*ФРАГМЕНТ ДОКУМЕНТА:*
+++++

Придорожные деревни расположились на крупных островках тверди, заросшей бамбуком, кустарником и бананами. В глубине зелени, в тени, виднелись хижины на сваях. Железнодорожное полотно пролегало от них так близко, что можно было рассмотреть скудную утварь, ветхие циновки стен, широкие канавы с застойной водой между домами, где, покачиваясь, стояли большие, с гнутыми бортами, лодки. И вдруг плетень, опутанный зеленью, — и деревня как ножом отрезана: от самой околицы простирается гладь разноцветных рисовых полей.
Крупные станции мало чем отличались от мелких селений: те же заросли бамбука, те же хижины, только канавы пошире и поглубже, они впадали в желтые реки, по которым медленно плыли бамбуковые плоты, лодки и баржи. Но что-то постепенно стало меняться в пейзаже, сначала неуловимо, потом все заметнее. Протяженнее стала твердь, заросшая бананами, пальмами и бамбуком. Теперь ее хватало не только на деревушки с канавками вместо улиц, но и на сами улицы — обычные, деревенские, с тыном по обе стороны. Появились дороги — проселочные, ухабистые, в коричневых лужах. По дорогам неспешно двигались арбы, их тащили не серые буйволы, а молочно-белые быки.
Вот и первые холмы, поросшие сумасшедшей, невысокой растительностью: у нас так неровно и клочковато зарастают лесные вырубки. Очень может быть, что и эти холмы некогда были покрыты могучим тропическим лесом, который когда-то англичане свели на нет. Но возможно, такое впечатление встрепанности создается из-за хаотичного чередования крупной и мелкой листвы.

+++++

*ИСХОДНЫЕ ДАННЫЕ:*
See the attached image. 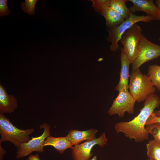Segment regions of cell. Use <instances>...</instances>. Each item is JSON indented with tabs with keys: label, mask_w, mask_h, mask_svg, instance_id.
<instances>
[{
	"label": "cell",
	"mask_w": 160,
	"mask_h": 160,
	"mask_svg": "<svg viewBox=\"0 0 160 160\" xmlns=\"http://www.w3.org/2000/svg\"><path fill=\"white\" fill-rule=\"evenodd\" d=\"M160 105V97L154 93L144 101V105L140 113L132 120L128 121H120L115 124V129L117 133H122L130 139L140 142L148 139L145 129L147 121L155 109Z\"/></svg>",
	"instance_id": "obj_1"
},
{
	"label": "cell",
	"mask_w": 160,
	"mask_h": 160,
	"mask_svg": "<svg viewBox=\"0 0 160 160\" xmlns=\"http://www.w3.org/2000/svg\"><path fill=\"white\" fill-rule=\"evenodd\" d=\"M129 89L131 95L137 102L144 101L156 91V88L149 77L142 73L140 69L132 71L129 76Z\"/></svg>",
	"instance_id": "obj_2"
},
{
	"label": "cell",
	"mask_w": 160,
	"mask_h": 160,
	"mask_svg": "<svg viewBox=\"0 0 160 160\" xmlns=\"http://www.w3.org/2000/svg\"><path fill=\"white\" fill-rule=\"evenodd\" d=\"M34 130L33 128L26 130L19 129L4 114H0V144L3 142L9 141L18 148L31 140L29 135Z\"/></svg>",
	"instance_id": "obj_3"
},
{
	"label": "cell",
	"mask_w": 160,
	"mask_h": 160,
	"mask_svg": "<svg viewBox=\"0 0 160 160\" xmlns=\"http://www.w3.org/2000/svg\"><path fill=\"white\" fill-rule=\"evenodd\" d=\"M142 29L137 23L128 29L122 35L120 42L123 46V50L131 64L137 57L143 35Z\"/></svg>",
	"instance_id": "obj_4"
},
{
	"label": "cell",
	"mask_w": 160,
	"mask_h": 160,
	"mask_svg": "<svg viewBox=\"0 0 160 160\" xmlns=\"http://www.w3.org/2000/svg\"><path fill=\"white\" fill-rule=\"evenodd\" d=\"M156 20L151 15H137L131 12L129 17L118 26L107 29L108 36L107 38L108 42L111 43L110 49L116 52L119 48L118 42L123 34L129 29L137 22L143 21L148 23Z\"/></svg>",
	"instance_id": "obj_5"
},
{
	"label": "cell",
	"mask_w": 160,
	"mask_h": 160,
	"mask_svg": "<svg viewBox=\"0 0 160 160\" xmlns=\"http://www.w3.org/2000/svg\"><path fill=\"white\" fill-rule=\"evenodd\" d=\"M40 128L44 129L42 134L38 137H32L28 142L23 144L19 147L16 153V157L19 159L31 154L33 152L42 153L44 151V142L50 135V126L47 124L44 123Z\"/></svg>",
	"instance_id": "obj_6"
},
{
	"label": "cell",
	"mask_w": 160,
	"mask_h": 160,
	"mask_svg": "<svg viewBox=\"0 0 160 160\" xmlns=\"http://www.w3.org/2000/svg\"><path fill=\"white\" fill-rule=\"evenodd\" d=\"M160 56V45L149 41L144 36L140 47L138 56L132 64V71L140 69L143 64Z\"/></svg>",
	"instance_id": "obj_7"
},
{
	"label": "cell",
	"mask_w": 160,
	"mask_h": 160,
	"mask_svg": "<svg viewBox=\"0 0 160 160\" xmlns=\"http://www.w3.org/2000/svg\"><path fill=\"white\" fill-rule=\"evenodd\" d=\"M95 11L105 19L107 29L115 27L125 19L109 6L110 0H90Z\"/></svg>",
	"instance_id": "obj_8"
},
{
	"label": "cell",
	"mask_w": 160,
	"mask_h": 160,
	"mask_svg": "<svg viewBox=\"0 0 160 160\" xmlns=\"http://www.w3.org/2000/svg\"><path fill=\"white\" fill-rule=\"evenodd\" d=\"M136 102L129 91L119 92L108 113L110 116L117 114L120 117H124L125 112L129 114H133Z\"/></svg>",
	"instance_id": "obj_9"
},
{
	"label": "cell",
	"mask_w": 160,
	"mask_h": 160,
	"mask_svg": "<svg viewBox=\"0 0 160 160\" xmlns=\"http://www.w3.org/2000/svg\"><path fill=\"white\" fill-rule=\"evenodd\" d=\"M108 139L106 137L105 133L103 132L98 138L85 141L74 146L72 148V156L73 160H89L93 155L91 153L93 147L96 145L103 147L107 144Z\"/></svg>",
	"instance_id": "obj_10"
},
{
	"label": "cell",
	"mask_w": 160,
	"mask_h": 160,
	"mask_svg": "<svg viewBox=\"0 0 160 160\" xmlns=\"http://www.w3.org/2000/svg\"><path fill=\"white\" fill-rule=\"evenodd\" d=\"M121 68L119 82L115 87L119 92H129V80L130 74L129 68L131 64L128 58L124 52L123 48H121L120 56Z\"/></svg>",
	"instance_id": "obj_11"
},
{
	"label": "cell",
	"mask_w": 160,
	"mask_h": 160,
	"mask_svg": "<svg viewBox=\"0 0 160 160\" xmlns=\"http://www.w3.org/2000/svg\"><path fill=\"white\" fill-rule=\"evenodd\" d=\"M128 1L133 4L129 8L132 13L143 12L148 15L152 16L156 20L158 10L153 0H129Z\"/></svg>",
	"instance_id": "obj_12"
},
{
	"label": "cell",
	"mask_w": 160,
	"mask_h": 160,
	"mask_svg": "<svg viewBox=\"0 0 160 160\" xmlns=\"http://www.w3.org/2000/svg\"><path fill=\"white\" fill-rule=\"evenodd\" d=\"M18 107V103L15 97L8 95L4 87L0 85V114L11 113Z\"/></svg>",
	"instance_id": "obj_13"
},
{
	"label": "cell",
	"mask_w": 160,
	"mask_h": 160,
	"mask_svg": "<svg viewBox=\"0 0 160 160\" xmlns=\"http://www.w3.org/2000/svg\"><path fill=\"white\" fill-rule=\"evenodd\" d=\"M98 130L92 128L85 131L71 130L66 136L72 145H76L84 141L93 140L96 138L95 135Z\"/></svg>",
	"instance_id": "obj_14"
},
{
	"label": "cell",
	"mask_w": 160,
	"mask_h": 160,
	"mask_svg": "<svg viewBox=\"0 0 160 160\" xmlns=\"http://www.w3.org/2000/svg\"><path fill=\"white\" fill-rule=\"evenodd\" d=\"M51 146L60 153L63 154L68 148L72 149L73 145L66 137H54L51 136L48 137L44 142V146Z\"/></svg>",
	"instance_id": "obj_15"
},
{
	"label": "cell",
	"mask_w": 160,
	"mask_h": 160,
	"mask_svg": "<svg viewBox=\"0 0 160 160\" xmlns=\"http://www.w3.org/2000/svg\"><path fill=\"white\" fill-rule=\"evenodd\" d=\"M127 0H110L109 6L125 20L129 16L130 11L126 5Z\"/></svg>",
	"instance_id": "obj_16"
},
{
	"label": "cell",
	"mask_w": 160,
	"mask_h": 160,
	"mask_svg": "<svg viewBox=\"0 0 160 160\" xmlns=\"http://www.w3.org/2000/svg\"><path fill=\"white\" fill-rule=\"evenodd\" d=\"M147 75L153 85L160 91V66L156 64L149 65Z\"/></svg>",
	"instance_id": "obj_17"
},
{
	"label": "cell",
	"mask_w": 160,
	"mask_h": 160,
	"mask_svg": "<svg viewBox=\"0 0 160 160\" xmlns=\"http://www.w3.org/2000/svg\"><path fill=\"white\" fill-rule=\"evenodd\" d=\"M147 155L151 160H160V144L156 140H150L146 144Z\"/></svg>",
	"instance_id": "obj_18"
},
{
	"label": "cell",
	"mask_w": 160,
	"mask_h": 160,
	"mask_svg": "<svg viewBox=\"0 0 160 160\" xmlns=\"http://www.w3.org/2000/svg\"><path fill=\"white\" fill-rule=\"evenodd\" d=\"M148 133L152 135L154 140L160 144V123H155L146 125Z\"/></svg>",
	"instance_id": "obj_19"
},
{
	"label": "cell",
	"mask_w": 160,
	"mask_h": 160,
	"mask_svg": "<svg viewBox=\"0 0 160 160\" xmlns=\"http://www.w3.org/2000/svg\"><path fill=\"white\" fill-rule=\"evenodd\" d=\"M37 1V0H25V1L21 4L22 10L29 15L34 14L35 6Z\"/></svg>",
	"instance_id": "obj_20"
},
{
	"label": "cell",
	"mask_w": 160,
	"mask_h": 160,
	"mask_svg": "<svg viewBox=\"0 0 160 160\" xmlns=\"http://www.w3.org/2000/svg\"><path fill=\"white\" fill-rule=\"evenodd\" d=\"M11 11L9 10L7 0H0V17L8 15Z\"/></svg>",
	"instance_id": "obj_21"
},
{
	"label": "cell",
	"mask_w": 160,
	"mask_h": 160,
	"mask_svg": "<svg viewBox=\"0 0 160 160\" xmlns=\"http://www.w3.org/2000/svg\"><path fill=\"white\" fill-rule=\"evenodd\" d=\"M155 123H160V117L156 116L153 112L148 119L146 125Z\"/></svg>",
	"instance_id": "obj_22"
},
{
	"label": "cell",
	"mask_w": 160,
	"mask_h": 160,
	"mask_svg": "<svg viewBox=\"0 0 160 160\" xmlns=\"http://www.w3.org/2000/svg\"><path fill=\"white\" fill-rule=\"evenodd\" d=\"M155 2L157 4V7L158 10V16L156 20H160V0H156Z\"/></svg>",
	"instance_id": "obj_23"
},
{
	"label": "cell",
	"mask_w": 160,
	"mask_h": 160,
	"mask_svg": "<svg viewBox=\"0 0 160 160\" xmlns=\"http://www.w3.org/2000/svg\"><path fill=\"white\" fill-rule=\"evenodd\" d=\"M27 160H41L38 154L31 155L29 156Z\"/></svg>",
	"instance_id": "obj_24"
},
{
	"label": "cell",
	"mask_w": 160,
	"mask_h": 160,
	"mask_svg": "<svg viewBox=\"0 0 160 160\" xmlns=\"http://www.w3.org/2000/svg\"><path fill=\"white\" fill-rule=\"evenodd\" d=\"M6 153V151L4 150L0 144V160H3L4 155Z\"/></svg>",
	"instance_id": "obj_25"
},
{
	"label": "cell",
	"mask_w": 160,
	"mask_h": 160,
	"mask_svg": "<svg viewBox=\"0 0 160 160\" xmlns=\"http://www.w3.org/2000/svg\"><path fill=\"white\" fill-rule=\"evenodd\" d=\"M154 113L156 116L160 117V109L154 111Z\"/></svg>",
	"instance_id": "obj_26"
},
{
	"label": "cell",
	"mask_w": 160,
	"mask_h": 160,
	"mask_svg": "<svg viewBox=\"0 0 160 160\" xmlns=\"http://www.w3.org/2000/svg\"><path fill=\"white\" fill-rule=\"evenodd\" d=\"M97 157L96 156H94L92 159L89 160H97Z\"/></svg>",
	"instance_id": "obj_27"
},
{
	"label": "cell",
	"mask_w": 160,
	"mask_h": 160,
	"mask_svg": "<svg viewBox=\"0 0 160 160\" xmlns=\"http://www.w3.org/2000/svg\"><path fill=\"white\" fill-rule=\"evenodd\" d=\"M159 40H160V37L159 39Z\"/></svg>",
	"instance_id": "obj_28"
},
{
	"label": "cell",
	"mask_w": 160,
	"mask_h": 160,
	"mask_svg": "<svg viewBox=\"0 0 160 160\" xmlns=\"http://www.w3.org/2000/svg\"><path fill=\"white\" fill-rule=\"evenodd\" d=\"M148 160H151L150 159H148Z\"/></svg>",
	"instance_id": "obj_29"
}]
</instances>
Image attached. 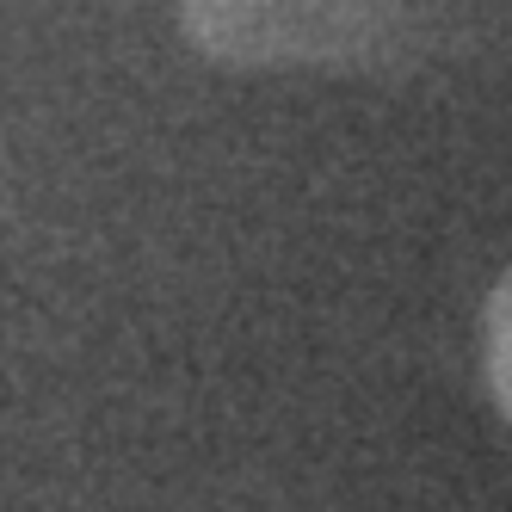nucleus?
Listing matches in <instances>:
<instances>
[{
	"instance_id": "nucleus-2",
	"label": "nucleus",
	"mask_w": 512,
	"mask_h": 512,
	"mask_svg": "<svg viewBox=\"0 0 512 512\" xmlns=\"http://www.w3.org/2000/svg\"><path fill=\"white\" fill-rule=\"evenodd\" d=\"M482 371H488V395L500 420L512 426V266L494 278L488 303H482Z\"/></svg>"
},
{
	"instance_id": "nucleus-1",
	"label": "nucleus",
	"mask_w": 512,
	"mask_h": 512,
	"mask_svg": "<svg viewBox=\"0 0 512 512\" xmlns=\"http://www.w3.org/2000/svg\"><path fill=\"white\" fill-rule=\"evenodd\" d=\"M179 31L223 68H395L432 38L426 0H173Z\"/></svg>"
}]
</instances>
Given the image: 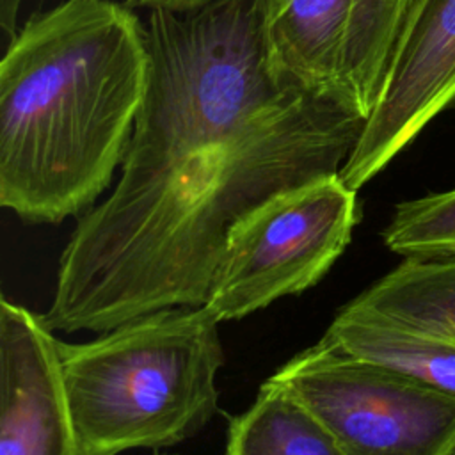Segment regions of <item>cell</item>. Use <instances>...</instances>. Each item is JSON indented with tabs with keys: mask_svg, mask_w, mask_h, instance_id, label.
<instances>
[{
	"mask_svg": "<svg viewBox=\"0 0 455 455\" xmlns=\"http://www.w3.org/2000/svg\"><path fill=\"white\" fill-rule=\"evenodd\" d=\"M418 0H354L341 57V78L354 110L366 121L389 76Z\"/></svg>",
	"mask_w": 455,
	"mask_h": 455,
	"instance_id": "cell-10",
	"label": "cell"
},
{
	"mask_svg": "<svg viewBox=\"0 0 455 455\" xmlns=\"http://www.w3.org/2000/svg\"><path fill=\"white\" fill-rule=\"evenodd\" d=\"M357 220V192L339 174L274 196L231 229L204 306L236 320L302 293L343 254Z\"/></svg>",
	"mask_w": 455,
	"mask_h": 455,
	"instance_id": "cell-3",
	"label": "cell"
},
{
	"mask_svg": "<svg viewBox=\"0 0 455 455\" xmlns=\"http://www.w3.org/2000/svg\"><path fill=\"white\" fill-rule=\"evenodd\" d=\"M441 455H455V435L450 439V443L443 448Z\"/></svg>",
	"mask_w": 455,
	"mask_h": 455,
	"instance_id": "cell-15",
	"label": "cell"
},
{
	"mask_svg": "<svg viewBox=\"0 0 455 455\" xmlns=\"http://www.w3.org/2000/svg\"><path fill=\"white\" fill-rule=\"evenodd\" d=\"M174 455H176V453H174Z\"/></svg>",
	"mask_w": 455,
	"mask_h": 455,
	"instance_id": "cell-16",
	"label": "cell"
},
{
	"mask_svg": "<svg viewBox=\"0 0 455 455\" xmlns=\"http://www.w3.org/2000/svg\"><path fill=\"white\" fill-rule=\"evenodd\" d=\"M348 306L402 327L455 339V256L403 258Z\"/></svg>",
	"mask_w": 455,
	"mask_h": 455,
	"instance_id": "cell-9",
	"label": "cell"
},
{
	"mask_svg": "<svg viewBox=\"0 0 455 455\" xmlns=\"http://www.w3.org/2000/svg\"><path fill=\"white\" fill-rule=\"evenodd\" d=\"M352 5L354 0H267V37L284 82L355 112L341 78Z\"/></svg>",
	"mask_w": 455,
	"mask_h": 455,
	"instance_id": "cell-7",
	"label": "cell"
},
{
	"mask_svg": "<svg viewBox=\"0 0 455 455\" xmlns=\"http://www.w3.org/2000/svg\"><path fill=\"white\" fill-rule=\"evenodd\" d=\"M212 0H126L124 4L130 9H148V11H172L185 12L197 9Z\"/></svg>",
	"mask_w": 455,
	"mask_h": 455,
	"instance_id": "cell-13",
	"label": "cell"
},
{
	"mask_svg": "<svg viewBox=\"0 0 455 455\" xmlns=\"http://www.w3.org/2000/svg\"><path fill=\"white\" fill-rule=\"evenodd\" d=\"M43 316L0 300V455H82L60 341Z\"/></svg>",
	"mask_w": 455,
	"mask_h": 455,
	"instance_id": "cell-6",
	"label": "cell"
},
{
	"mask_svg": "<svg viewBox=\"0 0 455 455\" xmlns=\"http://www.w3.org/2000/svg\"><path fill=\"white\" fill-rule=\"evenodd\" d=\"M270 380L309 409L345 455H441L455 435V395L320 341Z\"/></svg>",
	"mask_w": 455,
	"mask_h": 455,
	"instance_id": "cell-4",
	"label": "cell"
},
{
	"mask_svg": "<svg viewBox=\"0 0 455 455\" xmlns=\"http://www.w3.org/2000/svg\"><path fill=\"white\" fill-rule=\"evenodd\" d=\"M149 75L126 4L66 0L34 14L0 62V204L30 224L82 217L128 153Z\"/></svg>",
	"mask_w": 455,
	"mask_h": 455,
	"instance_id": "cell-1",
	"label": "cell"
},
{
	"mask_svg": "<svg viewBox=\"0 0 455 455\" xmlns=\"http://www.w3.org/2000/svg\"><path fill=\"white\" fill-rule=\"evenodd\" d=\"M455 105V0H418L384 91L339 176L359 190Z\"/></svg>",
	"mask_w": 455,
	"mask_h": 455,
	"instance_id": "cell-5",
	"label": "cell"
},
{
	"mask_svg": "<svg viewBox=\"0 0 455 455\" xmlns=\"http://www.w3.org/2000/svg\"><path fill=\"white\" fill-rule=\"evenodd\" d=\"M226 455L345 453L309 409L268 379L261 384L252 405L231 418Z\"/></svg>",
	"mask_w": 455,
	"mask_h": 455,
	"instance_id": "cell-11",
	"label": "cell"
},
{
	"mask_svg": "<svg viewBox=\"0 0 455 455\" xmlns=\"http://www.w3.org/2000/svg\"><path fill=\"white\" fill-rule=\"evenodd\" d=\"M320 343L455 395V339L402 327L347 304Z\"/></svg>",
	"mask_w": 455,
	"mask_h": 455,
	"instance_id": "cell-8",
	"label": "cell"
},
{
	"mask_svg": "<svg viewBox=\"0 0 455 455\" xmlns=\"http://www.w3.org/2000/svg\"><path fill=\"white\" fill-rule=\"evenodd\" d=\"M21 2L23 0H0V28L7 39H11L12 34L18 30L16 18Z\"/></svg>",
	"mask_w": 455,
	"mask_h": 455,
	"instance_id": "cell-14",
	"label": "cell"
},
{
	"mask_svg": "<svg viewBox=\"0 0 455 455\" xmlns=\"http://www.w3.org/2000/svg\"><path fill=\"white\" fill-rule=\"evenodd\" d=\"M382 238L403 258L455 256V188L396 204Z\"/></svg>",
	"mask_w": 455,
	"mask_h": 455,
	"instance_id": "cell-12",
	"label": "cell"
},
{
	"mask_svg": "<svg viewBox=\"0 0 455 455\" xmlns=\"http://www.w3.org/2000/svg\"><path fill=\"white\" fill-rule=\"evenodd\" d=\"M59 350L82 455L172 446L217 412L224 350L206 306L158 309Z\"/></svg>",
	"mask_w": 455,
	"mask_h": 455,
	"instance_id": "cell-2",
	"label": "cell"
}]
</instances>
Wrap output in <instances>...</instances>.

+++++

*ЧТО СДЕЛАТЬ:* Подхватите, пожалуйста, описание пейзажа за окном поезда и продолжите его после последнего предложения. Строки никак не связаны с описанием пейзажа за окном поезда.

*РЕЗУЛЬТАТ:*
Замелькали деревья, такие же необычные, с разбросанными в стороны толстыми полуголыми ветвями. Рисовые поля теперь уже на террасах холмов, их все меньше и меньше, вот и исчезли. Пропали и кокосовые пальмы, остались только пальмы тоди. Мы въезжаем в Среднюю Бирму.
А вот и первые грядки, извилистые, сухие, засаженные зелеными кустиками. Так растет перец чили, без которого не готовится ни одно бирманское блюдо. В последнее время чили сильно подорожал, вот почему большие участки заняты только им.
А на горизонте слева засинел невысокий горный хребет — Пе-гу-Йема. Теперь горы будут сопровождать нас до самого Мандалая: сперва только слева, затем и справа появятся усыпанные мелкими белыми пагодками Шанские горы. Вдоль железной дороги потянулись заросли колючих кактусообразных кустарников, среди них ярко голубеют мясистые листья алоэ. Жидкий хлопчатник, кукуруза, вся ушедшая в листья (кстати, именно для этого ее и выращивают: листьями обертывают зеленые сигары — черуты).
Между тем смеркалось, и довольно быстро. Горы подступили совсем близко. Небольшой монастырь у подножия скалы. Монахи выбежали к поезду получить свежие рангунские газеты, которые им бросают проводники.
А возле самого Мандалая опять начались рисовые поля и оросительные каналы, розовато блестевшие в вечернем свете, и оглушительный хор лягушек запел осанну. Подъезжали мы к городу уже в темноте. Сперва впереди ярко засветились голубоватые лампы на верху пагод, затем совсем близко, у стен вагона, вдруг обнаружились освещенные кострами прогалы между хижинами, проплыла освещенная керосиновой лампой веранда, на полу которой сидели и лежали, отдыхая в вечерней прохладе, люди (а лампу можно было взять со стола, даже не очень высовываясь из окна вагона). Совсем рядом оглушительно рявкнул транзистор. Голоса людей, скупо освещенная внутренность бедных домиков. Очень долго мы ехали между ними, как по коридору коммунальной квартиры, в которой двери всех комнат распахнуты настежь. Тусклый перрон, здание вокзала с изнанки, толчок, остановка. Приехали.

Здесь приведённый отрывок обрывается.